Hi - looking to pass AWS credentials to a Kubernetes agent at runtime so as to interface with the pynamoDB python library. I’m getting the following error when I attempt to scan a table in DynamoDB:

Failed to scan table: Unable to locate credentials

I have

AWS_CREDENTIALS

stored in Prefect cloud as a Secret, and I’ve tried passing credentials as envs passed to KuberenetesRun:

env={
        "ACCESS_KEY": Secret("AWS_CREDENTIALS").get().get("ACCESS_KEY"),
        "SECRET_ACCESS_KEY": Secret("AWS_CREDENTIALS").get().get("SECRET_ACCESS_KEY")
    }

Returns the same error. What’s the best / preferred approach to authenticate a Kubernetes agent against AWS?
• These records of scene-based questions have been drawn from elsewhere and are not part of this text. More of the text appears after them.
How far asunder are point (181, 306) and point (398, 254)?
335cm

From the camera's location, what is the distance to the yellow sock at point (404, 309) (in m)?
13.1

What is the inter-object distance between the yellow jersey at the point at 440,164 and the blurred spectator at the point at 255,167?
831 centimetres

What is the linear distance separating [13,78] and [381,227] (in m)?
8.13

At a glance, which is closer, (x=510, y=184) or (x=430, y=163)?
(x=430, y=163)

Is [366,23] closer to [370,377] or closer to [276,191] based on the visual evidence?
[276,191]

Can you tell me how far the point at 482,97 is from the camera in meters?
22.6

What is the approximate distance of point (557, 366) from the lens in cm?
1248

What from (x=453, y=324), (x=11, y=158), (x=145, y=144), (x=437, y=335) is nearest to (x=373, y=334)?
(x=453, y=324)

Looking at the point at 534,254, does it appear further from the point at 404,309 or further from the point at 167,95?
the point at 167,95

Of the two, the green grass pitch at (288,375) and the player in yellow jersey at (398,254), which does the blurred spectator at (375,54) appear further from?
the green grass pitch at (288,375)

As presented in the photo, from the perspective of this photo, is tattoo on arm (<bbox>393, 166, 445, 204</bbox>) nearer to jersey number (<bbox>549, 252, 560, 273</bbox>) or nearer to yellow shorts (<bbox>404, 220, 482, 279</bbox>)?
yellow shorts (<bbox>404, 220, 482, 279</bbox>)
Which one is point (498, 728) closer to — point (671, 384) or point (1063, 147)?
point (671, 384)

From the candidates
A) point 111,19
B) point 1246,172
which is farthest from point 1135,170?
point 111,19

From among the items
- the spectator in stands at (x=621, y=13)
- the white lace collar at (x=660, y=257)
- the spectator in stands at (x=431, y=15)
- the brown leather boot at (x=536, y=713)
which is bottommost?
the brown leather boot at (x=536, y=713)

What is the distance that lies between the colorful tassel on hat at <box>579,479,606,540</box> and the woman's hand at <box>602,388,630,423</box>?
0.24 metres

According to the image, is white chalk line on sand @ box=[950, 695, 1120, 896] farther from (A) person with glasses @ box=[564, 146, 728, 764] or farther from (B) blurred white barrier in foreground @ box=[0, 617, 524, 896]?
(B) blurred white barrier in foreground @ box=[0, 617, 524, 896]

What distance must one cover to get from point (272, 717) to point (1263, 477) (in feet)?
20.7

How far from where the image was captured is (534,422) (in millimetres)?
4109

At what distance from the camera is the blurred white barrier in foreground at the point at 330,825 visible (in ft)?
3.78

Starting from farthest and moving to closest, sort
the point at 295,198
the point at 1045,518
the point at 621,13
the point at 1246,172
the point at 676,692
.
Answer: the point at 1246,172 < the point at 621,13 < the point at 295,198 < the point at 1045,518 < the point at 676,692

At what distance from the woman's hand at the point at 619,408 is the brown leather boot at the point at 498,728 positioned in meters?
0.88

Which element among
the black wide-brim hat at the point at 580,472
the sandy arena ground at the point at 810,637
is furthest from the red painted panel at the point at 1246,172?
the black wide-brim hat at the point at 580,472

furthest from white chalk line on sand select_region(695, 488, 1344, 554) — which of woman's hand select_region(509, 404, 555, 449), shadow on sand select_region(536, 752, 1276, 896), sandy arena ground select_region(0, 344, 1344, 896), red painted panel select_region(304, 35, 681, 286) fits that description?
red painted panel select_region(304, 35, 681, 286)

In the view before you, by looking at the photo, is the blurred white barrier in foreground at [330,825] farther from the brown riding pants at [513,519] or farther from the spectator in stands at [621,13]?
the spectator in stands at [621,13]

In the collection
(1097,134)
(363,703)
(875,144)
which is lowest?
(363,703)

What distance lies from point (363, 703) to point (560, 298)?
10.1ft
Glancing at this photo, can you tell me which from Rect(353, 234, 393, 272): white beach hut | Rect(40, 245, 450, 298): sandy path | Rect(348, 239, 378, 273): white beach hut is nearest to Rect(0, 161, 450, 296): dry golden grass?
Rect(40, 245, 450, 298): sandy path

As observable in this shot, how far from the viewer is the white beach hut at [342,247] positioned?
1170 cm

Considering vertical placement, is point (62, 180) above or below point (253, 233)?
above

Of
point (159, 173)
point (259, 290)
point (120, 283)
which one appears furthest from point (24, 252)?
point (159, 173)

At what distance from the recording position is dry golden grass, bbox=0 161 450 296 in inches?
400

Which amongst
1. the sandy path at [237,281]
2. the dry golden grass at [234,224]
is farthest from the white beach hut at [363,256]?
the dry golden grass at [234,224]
There are certainly many ways to go about it. The best approach would probably be IAM roles for service accounts. But as a quick solution, perhaps you could try attaching a default boto3 session within your task, i.e. moving the Secret().get() into the boto3.setup_default_session:

I should’ve mentioned this before - I can authenticate with boto3 and access DynamoDB no problem (we’re refactoring and everything uses the pynamo library today so I’m trying to lift and shift with minimal refactoring), but I will look at adding an IAM role for a service account specific to Prefect. Thank you!